É um mistério gigantesco. Muitas coisas que eu escrevi junto com o meu irmão [Felipe Salvego] e com o Bruno [Rocha] no primeiro instante já fizeram muito sentido e cada vez fazem mais. Vou entendendo cada vez mais o disco, às vezes até como uma lição de moral para mim mesma. Eu tenho esses dois lados, acho que todo mundo tem esses dois lados, de um dia se sentir bem, estar tudo certo e com foco. Enquanto no dia seguinte, dá uma bugada na cabeça, uma explosão do tipo ‘Nossa, que merda!’. Porque a gente vive no Brasil e coisas bostas acontecem. Eu tenho muito essa dualidade, tanto que eu digo que o disco é um roteiro de mim mesma. De começar bem, positiva e aí no fim começar a questionar coisas e ter várias confusões mentais e, depois, essa conclusão de que é isso, positivo e negativo todo momento. Eu acho que também tem muito a ver por eu ser uma mulher negra. Dentro do disco eu não falo muito sobre alguém, ou me refiro a alguém, eu sempre estou falando sobre mim mesma, porque eu me vejo muito sozinha durante todos esses processos. Por exemplo, estou com 18 anos e ainda não elegi alguém pra desabafar. Sabe quando você tem um amigo? Eu não me vejo assim, eu desabafo comigo mesma. Tem essas paradas que acho que tem muito a ver com a solidão da mulher preta, que eu acho que conversa mais ainda com a galera.

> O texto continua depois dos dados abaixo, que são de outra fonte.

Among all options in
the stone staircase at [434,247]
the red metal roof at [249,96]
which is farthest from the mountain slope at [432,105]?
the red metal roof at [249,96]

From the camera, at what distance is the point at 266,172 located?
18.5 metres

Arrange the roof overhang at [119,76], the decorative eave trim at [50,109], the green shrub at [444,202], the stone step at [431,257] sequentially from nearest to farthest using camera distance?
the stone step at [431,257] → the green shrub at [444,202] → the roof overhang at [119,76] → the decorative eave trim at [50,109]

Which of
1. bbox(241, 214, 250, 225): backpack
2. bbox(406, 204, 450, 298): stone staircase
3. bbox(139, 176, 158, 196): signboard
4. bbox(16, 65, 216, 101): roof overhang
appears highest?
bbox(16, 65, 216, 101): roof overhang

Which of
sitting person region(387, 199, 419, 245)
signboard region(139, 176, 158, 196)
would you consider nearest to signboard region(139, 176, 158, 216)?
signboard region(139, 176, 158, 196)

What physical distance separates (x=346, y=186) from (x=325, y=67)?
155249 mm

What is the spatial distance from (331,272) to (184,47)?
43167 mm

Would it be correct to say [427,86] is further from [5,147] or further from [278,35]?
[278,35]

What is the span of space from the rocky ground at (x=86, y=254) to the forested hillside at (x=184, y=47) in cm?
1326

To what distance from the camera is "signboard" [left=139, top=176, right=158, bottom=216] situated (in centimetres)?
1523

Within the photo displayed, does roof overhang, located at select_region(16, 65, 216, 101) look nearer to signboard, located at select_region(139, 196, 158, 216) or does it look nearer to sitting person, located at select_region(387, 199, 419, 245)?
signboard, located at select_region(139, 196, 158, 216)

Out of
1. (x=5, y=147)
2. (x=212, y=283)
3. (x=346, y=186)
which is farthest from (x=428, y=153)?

Você pretende produzir seu próximo álbum ou de outros artistas?

No próximo álbum, pretendo estar mais presente na produção, talvez assinando a co-produção. Mas o Serginho na frente, eu quero aprender muito com ele. Eu tenho meu projeto chamado Salvegod, em que eu discoteco e crio alguns beats. Eu pretendo chamar uma galera da minha cidade para gravar, mas bem experimental, nada com gênero mas um multigênero. 

Em “Salto de Realidade” você questiona sobre o presente e novas possibilidades. Nisso, qual realidade você está agora e qual a realidade você deseja? 

A realidade do que eu estou agora: quebrando a cabeça compondo um single, que vai sair pela Balaclava. Estou estudando o meu set para discotecar. A realidade que eu espero é tocar por aí e que essa cena cresça muito. Enxergo uma perspectiva muito boa nos próximos anos para a cena autoral. Acho que vamos ocupar cada vez mais espaços, e que todo mundo consiga fazer isso com saúde. Eu acho que vai ter um novo agora, que não temos que nos preocupar em voltar como era antes. Temos que mudar várias paradas, se acostumar com o novo. Então são várias adaptações, tamo no corre e tamo torcendo para que esse corre vire.